Un jour, le jeune Grand-Duc héritier, qui revenait d’une promenade en bateau sur le lac, prit mal son élan pour sauter à terre et se cogna la hanche au bordage. La contusion parut d’abord toute superficielle et inoffensive. Mais, deux semaines plus tard, le 10 octobre, une grosseur apparut au pli de l’aine ; la cuisse enfla ; puis, soudain, la température monta. Les docteurs Féodorow, Botkine, et Rauchfuss, appelés en hâte, diagnostiquèrent une tumeur sanguine, un hématome, qui s’infectait. Il aurait fallu opérer immédiatement, si la diathèse hémophilique de l’enfant n’eût interdit toute incision[1]. Cependant, d’heure en heure, la température s’élevait ; le 21 octobre, elle atteignit 39°,8. Les parents ne quittaient plus la chambre du malade ; car les médecins ne dissimulaient pas leur inquiétude extrême. Dans l’église de Spala, les popes se relayaient pour prier jour et nuit. Par ordre de l’Empereur, une solennelle liturgie fut également célébrée à Moscou, devant l’icône miraculeuse de la Vierge Iverskaïa.
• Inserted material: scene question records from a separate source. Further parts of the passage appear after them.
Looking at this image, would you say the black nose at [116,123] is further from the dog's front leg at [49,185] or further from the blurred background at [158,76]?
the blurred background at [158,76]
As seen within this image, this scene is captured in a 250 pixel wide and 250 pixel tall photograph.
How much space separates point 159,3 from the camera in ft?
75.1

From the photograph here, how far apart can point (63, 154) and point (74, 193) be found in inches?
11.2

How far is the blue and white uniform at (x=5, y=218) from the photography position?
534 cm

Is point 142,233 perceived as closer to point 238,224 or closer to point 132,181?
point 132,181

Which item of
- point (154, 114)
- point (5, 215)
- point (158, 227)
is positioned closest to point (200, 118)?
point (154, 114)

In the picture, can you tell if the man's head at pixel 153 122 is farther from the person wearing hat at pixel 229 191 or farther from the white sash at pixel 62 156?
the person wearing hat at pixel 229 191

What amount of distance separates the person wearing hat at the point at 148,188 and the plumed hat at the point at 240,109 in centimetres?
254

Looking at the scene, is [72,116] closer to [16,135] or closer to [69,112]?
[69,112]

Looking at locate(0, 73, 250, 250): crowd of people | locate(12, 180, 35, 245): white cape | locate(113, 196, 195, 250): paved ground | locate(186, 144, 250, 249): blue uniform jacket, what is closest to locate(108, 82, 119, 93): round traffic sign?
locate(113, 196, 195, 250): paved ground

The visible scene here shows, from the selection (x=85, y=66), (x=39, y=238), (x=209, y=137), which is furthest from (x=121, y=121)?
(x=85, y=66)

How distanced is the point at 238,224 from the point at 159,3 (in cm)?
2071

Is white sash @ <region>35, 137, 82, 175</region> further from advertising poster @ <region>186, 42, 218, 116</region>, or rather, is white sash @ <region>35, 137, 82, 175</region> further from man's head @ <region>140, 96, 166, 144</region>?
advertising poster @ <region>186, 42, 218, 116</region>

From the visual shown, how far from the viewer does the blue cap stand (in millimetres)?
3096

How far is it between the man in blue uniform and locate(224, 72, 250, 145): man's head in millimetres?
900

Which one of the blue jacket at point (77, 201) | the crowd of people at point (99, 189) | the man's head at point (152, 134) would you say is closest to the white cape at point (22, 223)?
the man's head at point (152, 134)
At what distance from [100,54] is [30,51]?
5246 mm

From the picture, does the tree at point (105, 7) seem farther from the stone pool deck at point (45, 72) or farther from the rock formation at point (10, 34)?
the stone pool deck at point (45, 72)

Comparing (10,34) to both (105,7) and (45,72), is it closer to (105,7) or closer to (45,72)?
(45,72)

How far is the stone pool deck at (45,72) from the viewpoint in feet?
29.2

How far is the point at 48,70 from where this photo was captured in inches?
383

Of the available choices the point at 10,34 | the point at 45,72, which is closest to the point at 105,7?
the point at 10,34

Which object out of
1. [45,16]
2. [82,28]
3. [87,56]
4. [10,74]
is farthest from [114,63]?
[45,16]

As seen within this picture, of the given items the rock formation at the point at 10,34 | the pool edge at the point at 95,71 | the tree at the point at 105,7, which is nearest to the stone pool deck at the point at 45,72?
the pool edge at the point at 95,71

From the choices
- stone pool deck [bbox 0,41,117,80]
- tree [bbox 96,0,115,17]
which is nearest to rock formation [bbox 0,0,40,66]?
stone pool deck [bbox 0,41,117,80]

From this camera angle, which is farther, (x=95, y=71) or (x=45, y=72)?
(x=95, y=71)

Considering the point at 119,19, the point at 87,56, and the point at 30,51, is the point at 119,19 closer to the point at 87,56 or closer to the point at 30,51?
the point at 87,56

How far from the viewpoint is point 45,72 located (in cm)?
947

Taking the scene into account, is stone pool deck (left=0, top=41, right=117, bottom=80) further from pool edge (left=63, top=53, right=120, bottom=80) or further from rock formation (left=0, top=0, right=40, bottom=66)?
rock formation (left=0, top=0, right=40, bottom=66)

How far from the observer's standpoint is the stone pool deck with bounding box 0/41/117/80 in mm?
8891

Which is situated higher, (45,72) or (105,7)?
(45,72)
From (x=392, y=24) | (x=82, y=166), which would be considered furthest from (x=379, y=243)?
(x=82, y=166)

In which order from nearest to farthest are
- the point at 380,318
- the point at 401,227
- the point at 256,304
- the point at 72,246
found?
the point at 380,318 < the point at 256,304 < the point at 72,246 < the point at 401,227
Et, du matin au soir, le peuple de Saint-Pétersbourg défilait à Notre-Dame de Kazan.

Dans la matinée du 23, l’Impératrice descendit pour la première fois au salon, où se trouvaient réunis le colonel Narischkine, aide de camp de service, la princesse Élisabeth Obolensky, demoiselle d’honneur en fonction, Sazonow, qui était venu faire

  1. L’hémophilie est une affection congénitale, assez rare et d’allures étranges : on la considère comme un signe de dégénérescence. Le symptôme caractéristique est une altération du sang, qui perd plus ou moins la faculté de se coaguler. Il en résulte des hémorragies fréquentes et souvent incoercibles. Le moindre traumatisme, tel qu’un saignement de nez, un choc léger, une piqûre, ou même un accident minime, tel qu’un accès de toux, un faux pas, suffisent à déterminer un vaste épanchement sanguin. Dans la plupart des cas, les hémorragies se produisent à l’intérieur : elles baignent les tissus ; elles inondent les articulations, les viscères. Les procédés habituels de la médication hémostatique sont impuissants à enrayer le mal ; les injections de sérum physiologique sont parfois efficaces Les deux tiers des hémophiliques meurent avant onze ans ; un très petit nombre dépasse la vingtième année. Au point de vue héréditaire, l’hémophilie offre une particularité curieuse. La diathèse ne se transmet, presque exclusivement, qu’aux mâles et toujours par des mères indemnes.